In a pair of blog posts from Facebook today gave us more insight on how the Oculus Quest performs inside-out tracking. Facebook gave us detailed background information on how the the tracking made its way from team to team inside of Oculus, and how the labs from Zurich to Seattle gave us what we have today. A seamless transition from tethered to untethered, and a perfect balance of power and freedom.
We could sit here and try to tell you exactly how it works, but the truth is, we have never created a VR headset ourselves. We have a lot of experience reviewing them and playing Beat Saber, but we have yet to create our own virtual hardware. So instead of reading our writing that may or may not make sense about their technology, we have included the beef of the blog post from Facebook. You can see that below.
The Oculus Insight system uses a custom hardware architecture and advanced computer vision algorithms — including visual-inertial mapping, place recognition, and geometry reconstruction — to establish the location of objects in relation to other objects within a given space. This novel algorithm stack enables a VR device to pinpoint its location, identify aspects of room geometry (such as floor location), and track the positions of the headset and controllers with respect to a 3D map that is generated and constantly updated by Insight. The data used for this process comes from three types of sensors built into the Quest and Rift S hardware:
- Linear acceleration and rotational velocity data from IMUs in the headset and controllers are integrated to track the orientation and position of each with low latency.
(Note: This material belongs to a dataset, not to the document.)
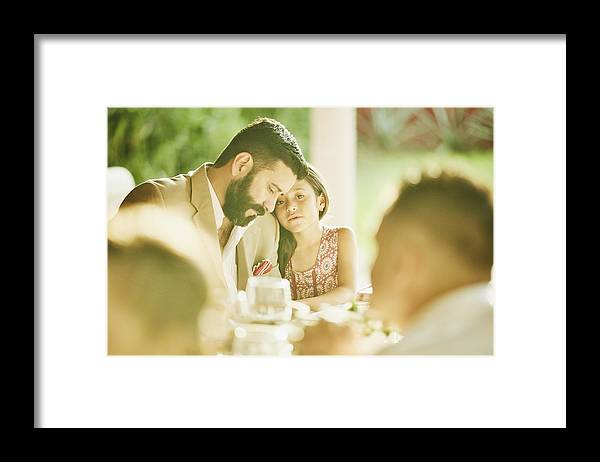 Mature Adult Framed Print featuring the photograph Young girl embracing father during outdoor wedding reception dinner by Thomas Barwick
- Image data from cameras in the headset helps generate a 3D map of the room, pinpointing landmarks like the corners of furniture or the patterns on your floor. These landmarks are observed repeatedly, which enables Insight to compensate for drift (a common challenge with IMUs, where even tiny measurement discrepancies build up over time, resulting in inaccurate location tracking).
- Infrared LEDs in the controllers are detected by the headset cameras, letting the system bound the controller position drift caused by integrating multiple IMUs.
As you move, Oculus Insight detects pixels in images with high contrast, such as the corners of a window. These high-contrast image regions are tracked and associated over time, from image to image. Given a long enough baseline of observations, Oculus Insight is able to triangulate the 3D position of each point in your surroundings. This forms the basis of the system’s 3D environment map.
As you can tell by reading that, the company has a firm grasp on how this was all put together, and also some great detailed descriptions for anyone trying to create something of their own. 3D maps have always been important to AR, and now VR is using the same technology with SLAM. Again, instead of us trying to explain SLAM to you, we will let the professionals do what they do best. Talk about technology and how it works. Check out their statement below.
Academic research has been done on SLAM techniques for several decades, but the technology has only recently become mature enough for consumer applications, such as driverless cars and mobile AR apps. Facebook previously released a version of SLAM for AR on mobile devices which uses a single camera and inertial measurement unit (IMU) to track a phone’s position and enable world-locked content — content that’s visually anchored to real objects in the world. Oculus Insight is the second generation of this library, and it incorporates significantly more information from a combination of multiple IMUs and ultra-wide-angle cameras, as well as infrared LEDs to jointly track the 6DoF position of a VR headset and controllers.